Given entries:

============

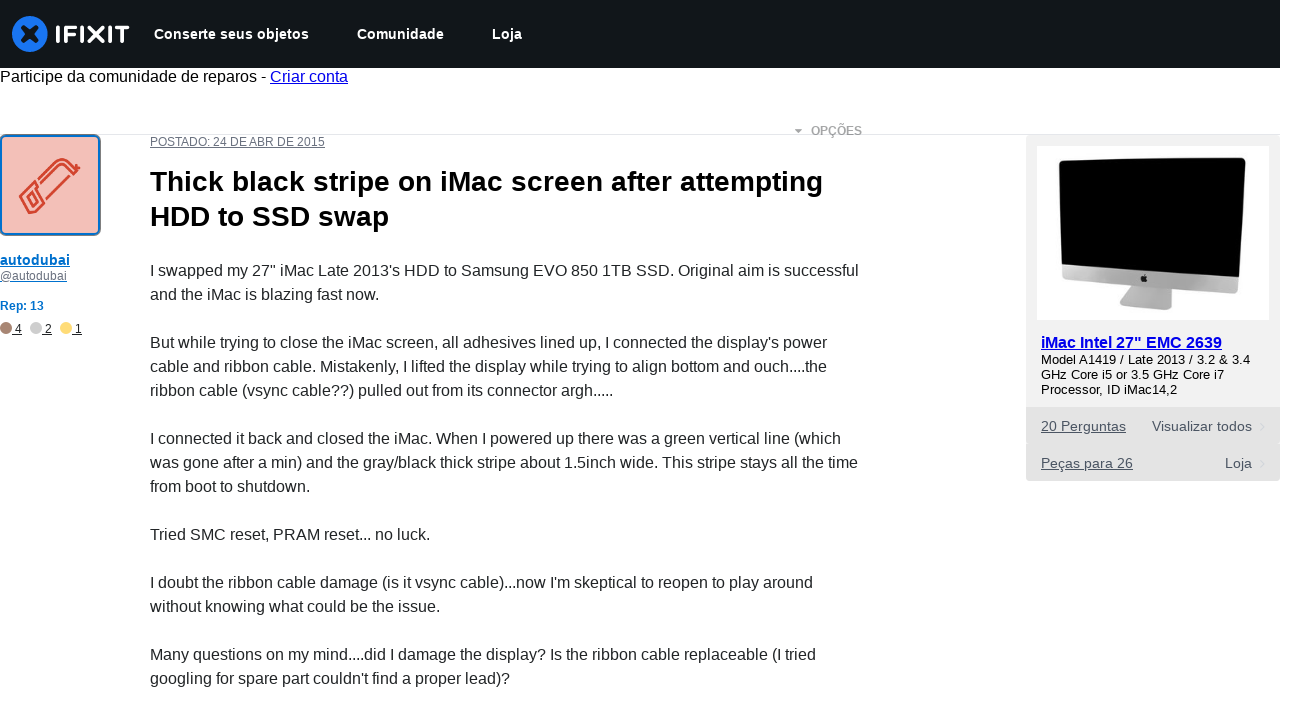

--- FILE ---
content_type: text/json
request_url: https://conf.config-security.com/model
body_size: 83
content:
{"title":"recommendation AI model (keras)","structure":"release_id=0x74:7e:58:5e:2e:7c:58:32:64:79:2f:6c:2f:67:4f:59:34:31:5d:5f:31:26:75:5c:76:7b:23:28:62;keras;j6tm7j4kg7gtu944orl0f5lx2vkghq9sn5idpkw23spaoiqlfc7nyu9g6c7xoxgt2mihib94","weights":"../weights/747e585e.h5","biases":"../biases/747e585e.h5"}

============

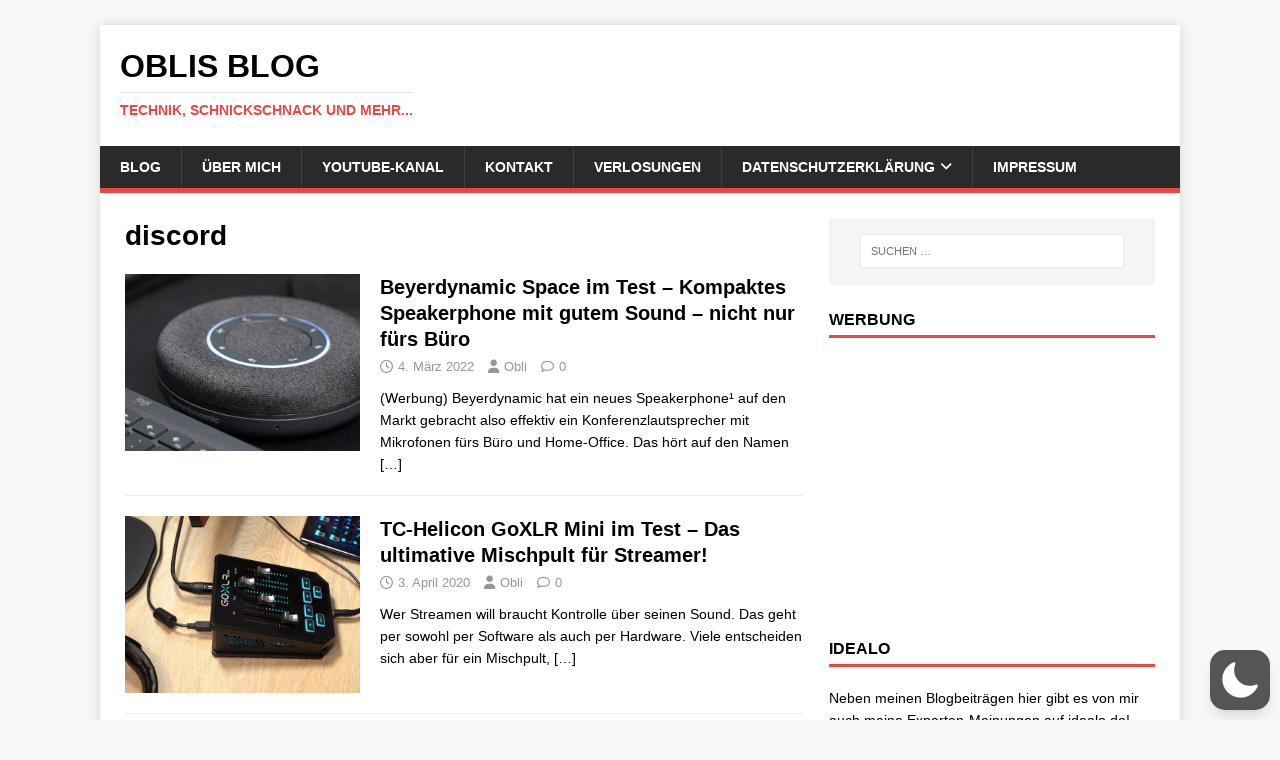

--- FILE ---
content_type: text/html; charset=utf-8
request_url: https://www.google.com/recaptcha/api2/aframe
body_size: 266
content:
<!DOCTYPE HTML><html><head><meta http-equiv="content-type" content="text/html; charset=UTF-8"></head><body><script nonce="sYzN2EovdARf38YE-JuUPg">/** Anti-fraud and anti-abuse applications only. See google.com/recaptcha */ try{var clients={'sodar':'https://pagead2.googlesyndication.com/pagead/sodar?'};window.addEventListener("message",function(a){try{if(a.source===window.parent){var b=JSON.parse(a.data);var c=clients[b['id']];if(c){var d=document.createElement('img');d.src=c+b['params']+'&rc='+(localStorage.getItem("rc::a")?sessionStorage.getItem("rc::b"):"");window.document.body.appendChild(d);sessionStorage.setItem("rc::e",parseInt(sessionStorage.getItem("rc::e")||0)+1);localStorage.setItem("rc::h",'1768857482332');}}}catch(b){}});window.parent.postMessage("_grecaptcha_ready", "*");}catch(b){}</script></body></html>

============

What the task requires:
Tally the lines of the records holding the word "charset", then give only the resulting number.

Solution to the problem:
2